## EXCERPT TO READ
++++++++++

Could you save the money for the holiday, continue to pay off the debts and when it gets closer to this time next year have the conversation with the money ready to book if he agrees? You can often get some good last minute deals if you aren't to restricted on where and when?

Rainycloudyday · 22/07/2019 14:48

I agree you shouldn’t. Having already spoken about it and knowing your husband doesn’t agree it isn’t a ‘nice surprise’, it’s ignoring his views and wishes and doing what you want anyway. Even if you use money that’s yours, you’re a family and that’s still money that could pay off joint debts. I sympathise with you wanting a holiday but your husband sounds responsible wanting to pay off debt first. You have three children-it’s the time to be responsible, clear debts and get some emergency savings in place.

JustMe9 · 22/07/2019 14:50

Do not do it. Pay your debts off first! you never know what can happen (maybe your car breaks down or you loose money if you are ill and have to go off sick from work etc etc). Talk to you hubby and decide together what you want to do! Holidays are expensive and ita not something you want to do behind hubbys back - its not like ordering a surprise takeaway lol

HettySunshine · 22/07/2019 14:55

Thank you.

I'm glad I asked, I think because I really want a holiday I was trying to squeeze a square peg into a round hole so I could get my own way. I will plough on with getting rid of the debt and do something brilliant the following year.

OP posts:
missmarplesapprentice · 22/07/2019 15:02

As nice an idea as it is, I really wouldn't. You say you can do both but if you have an unexpected change in circumstances and then you can't do both then you'll be in a pickle.

Keep doing what youre doing by saving and paying off your debt. The sooner it is done then you can keep saving (like you planned) and maybe have a bigger holiday fund than you would have if you booked one for next year. Good luck!

++++++++++

## WHAT THIS EXERCISE ASKS
A: In the thread on holidays and debt, why does Rainycloudyday say that booking the trip would not be a "nice surprise"? Answer in one to three sentences.
B: Could you carry the thread on holidays and debt forward from its last post?

++++++++++

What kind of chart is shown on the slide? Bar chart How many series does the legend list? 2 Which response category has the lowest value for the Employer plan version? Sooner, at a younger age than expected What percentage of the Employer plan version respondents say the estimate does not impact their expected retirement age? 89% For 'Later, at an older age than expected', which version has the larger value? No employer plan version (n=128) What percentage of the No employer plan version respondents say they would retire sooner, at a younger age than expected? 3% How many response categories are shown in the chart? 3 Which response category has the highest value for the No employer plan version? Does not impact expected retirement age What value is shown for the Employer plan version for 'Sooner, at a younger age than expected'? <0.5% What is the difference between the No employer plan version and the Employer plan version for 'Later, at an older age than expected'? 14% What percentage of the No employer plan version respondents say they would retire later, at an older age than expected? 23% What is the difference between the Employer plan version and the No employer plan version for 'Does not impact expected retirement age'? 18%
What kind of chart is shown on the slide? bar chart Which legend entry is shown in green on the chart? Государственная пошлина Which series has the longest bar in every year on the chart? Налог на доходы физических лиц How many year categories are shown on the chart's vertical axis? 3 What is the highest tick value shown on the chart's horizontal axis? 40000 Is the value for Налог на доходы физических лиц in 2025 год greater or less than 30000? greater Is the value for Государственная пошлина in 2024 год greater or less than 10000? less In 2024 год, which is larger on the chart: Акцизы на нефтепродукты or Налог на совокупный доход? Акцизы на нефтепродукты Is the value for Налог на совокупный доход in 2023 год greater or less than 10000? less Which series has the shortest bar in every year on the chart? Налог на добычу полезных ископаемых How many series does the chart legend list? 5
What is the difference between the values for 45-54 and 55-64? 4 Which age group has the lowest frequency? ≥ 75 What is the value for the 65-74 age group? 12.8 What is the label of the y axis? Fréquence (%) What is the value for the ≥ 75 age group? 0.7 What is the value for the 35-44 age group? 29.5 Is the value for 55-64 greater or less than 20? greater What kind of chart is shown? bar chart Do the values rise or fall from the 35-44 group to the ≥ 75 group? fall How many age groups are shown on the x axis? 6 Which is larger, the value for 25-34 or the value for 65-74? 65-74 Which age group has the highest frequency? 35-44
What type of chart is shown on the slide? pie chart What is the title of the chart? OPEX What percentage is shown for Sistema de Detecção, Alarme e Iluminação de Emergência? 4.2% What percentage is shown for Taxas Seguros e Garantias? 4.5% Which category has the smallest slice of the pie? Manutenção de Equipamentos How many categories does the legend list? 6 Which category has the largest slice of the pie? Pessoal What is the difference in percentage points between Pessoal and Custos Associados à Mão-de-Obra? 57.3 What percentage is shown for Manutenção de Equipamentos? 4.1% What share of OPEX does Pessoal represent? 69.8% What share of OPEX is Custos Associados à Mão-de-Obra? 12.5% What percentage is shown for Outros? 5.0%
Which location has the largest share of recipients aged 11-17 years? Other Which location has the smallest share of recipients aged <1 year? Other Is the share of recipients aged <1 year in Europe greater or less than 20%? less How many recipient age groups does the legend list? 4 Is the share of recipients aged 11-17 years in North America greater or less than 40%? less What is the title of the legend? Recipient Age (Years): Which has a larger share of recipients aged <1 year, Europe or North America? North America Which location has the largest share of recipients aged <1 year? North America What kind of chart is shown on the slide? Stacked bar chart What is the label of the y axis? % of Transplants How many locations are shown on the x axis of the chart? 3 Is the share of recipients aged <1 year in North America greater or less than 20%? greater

++++++++++

## RESPONSES IN ORDER
A: The couple has already talked about it and the husband doesn't agree. So booking it would not be a nice surprise. It would ignore his views and wishes and do what she wants anyway.

B:
missmarplesapprentice · 22/07/2019 15:03

Cross posted! ( I never refreshed the page, d'oh)
Good Idea OP

drinkygin · 22/07/2019 15:05

Going against the grain here; do it. Your kids are only little once...I have amazing memories of family holidays with my little ones. A few days in haven is hardly a huge extravagance. Book it and enjoy Smile

Disfordarkchocolate · 22/07/2019 15:22

I would give it an extra year. Start overpaying on your debt and saving for Christmas, as soon as Christmas is over look at your outgoings together and see if you can plan for a holiday. You will enjoy it more if you can all enjoy the planning.

RunawayBeans · 22/07/2019 15:25

Where abouts were you thinking of going?

We've just done a week at Camber Sands (static home), for £195. Jsut needed a little money for car parking and food/entertainment. We booked via AirBnB.

Perhaps look into that with him and go through the options. But agree with PP, don't just book behind his back

hidinginthenightgarden · 22/07/2019 15:26

If you are looking at Haven then I would suggest doing the Sun holidays next year. Hopefully you can revisit the discussion and see what your husband thinks then.

IsobelRae23 · 22/07/2019 15:26

Don’t do it, it won’t end well.

Foslady · 22/07/2019 15:29

Another one suggesting Sun holiday vouchers, see if he’ll be happy with that?

jane1956 · 22/07/2019 15:30

If doing Haven why not look at Sun newspaper promotion for say a mon to fri, then upgrade for longer if you want a full week, £38 + tokens from paper (you only need a word each day can book on line. Think they are doing them atm

legolimb · 22/07/2019 15:33

Clear the debts first.

It makes more sense to do that as you don't know what's around the corner.

lmusic87 · 22/07/2019 15:34

Plan how much it would cost, then have a think.

thentherewascakes · 22/07/2019 15:56

YABU

clear the debt first

If you have managed to save as much as you think you will and clear all you debts then, go for a last minute deal somewhere. Otherwise it's just like booking a holiday on credit, worst thing you can do.

Paramicha · 22/07/2019 16:12

No, pay off your debts, don't take on any more, then you can have a holiday.
It's a luxury when everything is paid for, and doing it behind his back would be for the wrong reasons.
discuss it with him, see if he agrees with the ability to pay the debt off.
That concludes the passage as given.